- [EXERCISE]: Starting with the line that contains "Looking at their" and continuing through the end of the records, express each line as one string in a JSON list, leaving out blank lines and the pictures.

- [DATA FOR PROCESSING]:
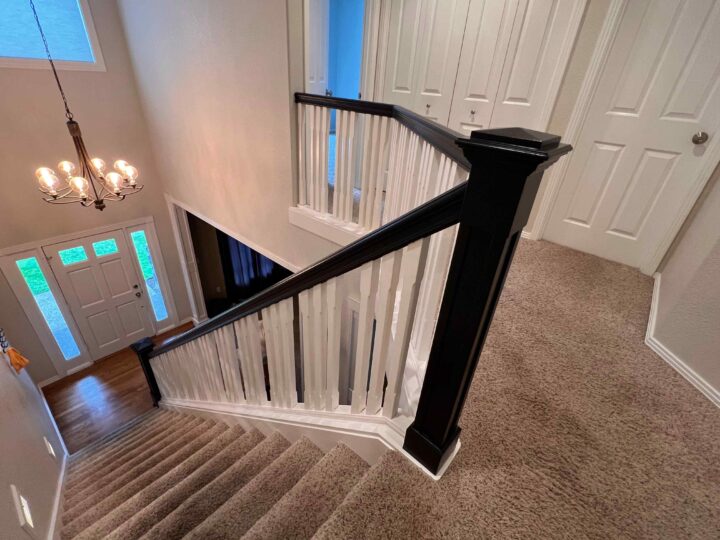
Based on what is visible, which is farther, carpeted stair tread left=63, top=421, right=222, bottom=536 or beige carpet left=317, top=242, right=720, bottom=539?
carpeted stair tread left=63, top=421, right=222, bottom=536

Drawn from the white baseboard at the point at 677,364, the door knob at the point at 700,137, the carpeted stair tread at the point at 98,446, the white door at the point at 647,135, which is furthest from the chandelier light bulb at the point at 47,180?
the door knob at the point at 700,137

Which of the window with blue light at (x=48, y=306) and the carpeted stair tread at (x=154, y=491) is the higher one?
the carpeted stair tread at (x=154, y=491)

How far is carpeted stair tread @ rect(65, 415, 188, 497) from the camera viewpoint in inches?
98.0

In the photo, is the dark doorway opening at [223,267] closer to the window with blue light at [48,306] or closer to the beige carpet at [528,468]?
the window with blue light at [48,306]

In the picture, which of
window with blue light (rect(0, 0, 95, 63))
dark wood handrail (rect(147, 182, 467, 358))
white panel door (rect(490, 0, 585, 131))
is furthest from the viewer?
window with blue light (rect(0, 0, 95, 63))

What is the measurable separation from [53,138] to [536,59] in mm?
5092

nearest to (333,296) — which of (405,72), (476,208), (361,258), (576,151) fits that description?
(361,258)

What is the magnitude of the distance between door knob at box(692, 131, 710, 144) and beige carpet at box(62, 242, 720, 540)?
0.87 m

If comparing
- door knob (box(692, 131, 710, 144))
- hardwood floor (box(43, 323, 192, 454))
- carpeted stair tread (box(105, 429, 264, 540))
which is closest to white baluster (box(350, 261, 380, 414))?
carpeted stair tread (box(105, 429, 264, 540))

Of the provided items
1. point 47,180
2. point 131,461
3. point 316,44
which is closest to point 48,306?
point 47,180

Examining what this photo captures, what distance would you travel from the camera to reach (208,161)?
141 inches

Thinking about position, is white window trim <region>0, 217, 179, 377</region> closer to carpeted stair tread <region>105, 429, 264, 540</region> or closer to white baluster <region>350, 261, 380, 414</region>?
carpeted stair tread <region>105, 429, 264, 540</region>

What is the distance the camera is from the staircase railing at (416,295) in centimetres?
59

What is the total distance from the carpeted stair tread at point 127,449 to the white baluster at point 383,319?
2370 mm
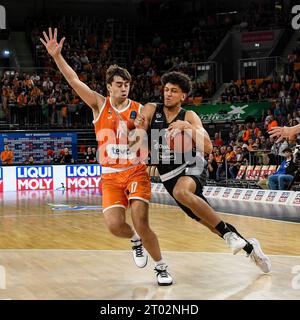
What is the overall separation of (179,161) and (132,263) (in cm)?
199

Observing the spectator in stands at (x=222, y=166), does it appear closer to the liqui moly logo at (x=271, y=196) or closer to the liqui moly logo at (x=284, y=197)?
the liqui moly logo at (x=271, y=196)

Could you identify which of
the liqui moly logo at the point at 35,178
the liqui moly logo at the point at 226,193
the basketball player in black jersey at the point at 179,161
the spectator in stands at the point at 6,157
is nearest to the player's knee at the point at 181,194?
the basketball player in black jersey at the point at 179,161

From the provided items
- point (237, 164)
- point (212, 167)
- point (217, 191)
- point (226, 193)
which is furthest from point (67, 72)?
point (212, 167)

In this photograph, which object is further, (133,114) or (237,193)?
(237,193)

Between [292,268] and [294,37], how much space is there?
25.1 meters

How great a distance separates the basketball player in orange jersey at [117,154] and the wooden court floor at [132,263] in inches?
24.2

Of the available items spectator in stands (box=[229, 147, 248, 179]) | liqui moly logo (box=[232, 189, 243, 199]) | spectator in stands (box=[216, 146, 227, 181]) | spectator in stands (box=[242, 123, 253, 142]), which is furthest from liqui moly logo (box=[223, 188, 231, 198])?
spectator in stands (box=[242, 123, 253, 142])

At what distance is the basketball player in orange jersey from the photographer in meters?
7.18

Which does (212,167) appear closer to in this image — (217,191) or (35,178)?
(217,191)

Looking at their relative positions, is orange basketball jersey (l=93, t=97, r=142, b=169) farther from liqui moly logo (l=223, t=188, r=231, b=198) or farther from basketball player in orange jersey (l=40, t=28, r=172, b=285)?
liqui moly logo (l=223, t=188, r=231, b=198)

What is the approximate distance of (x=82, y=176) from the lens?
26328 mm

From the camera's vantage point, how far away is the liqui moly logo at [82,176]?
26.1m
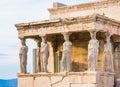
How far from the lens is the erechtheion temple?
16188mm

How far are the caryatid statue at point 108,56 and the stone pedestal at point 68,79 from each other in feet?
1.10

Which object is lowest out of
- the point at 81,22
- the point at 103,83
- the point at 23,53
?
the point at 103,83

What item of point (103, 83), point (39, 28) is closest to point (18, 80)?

- [RESPONSE FOR THIS EXERCISE]:
[
  "Looking at their relative positions, is orange basketball jersey (l=93, t=97, r=142, b=169) farther from liqui moly logo (l=223, t=188, r=231, b=198) or farther from basketball player in orange jersey (l=40, t=28, r=172, b=285)?",
  "liqui moly logo (l=223, t=188, r=231, b=198)",
  "What is the approximate distance of (x=82, y=176) from the lens?",
  "26328 mm",
  "From the camera's vantage point, how far away is the liqui moly logo at [82,176]?",
  "26.1m",
  "How far from the lens is the erechtheion temple?",
  "16188mm",
  "How far are the caryatid statue at point 108,56 and the stone pedestal at point 68,79 from each other in feet?",
  "1.10",
  "Which object is lowest out of",
  "- the point at 81,22",
  "- the point at 103,83",
  "- the point at 23,53",
  "?",
  "the point at 103,83",
  "What item of point (103, 83), point (39, 28) is closest to point (18, 80)?"
]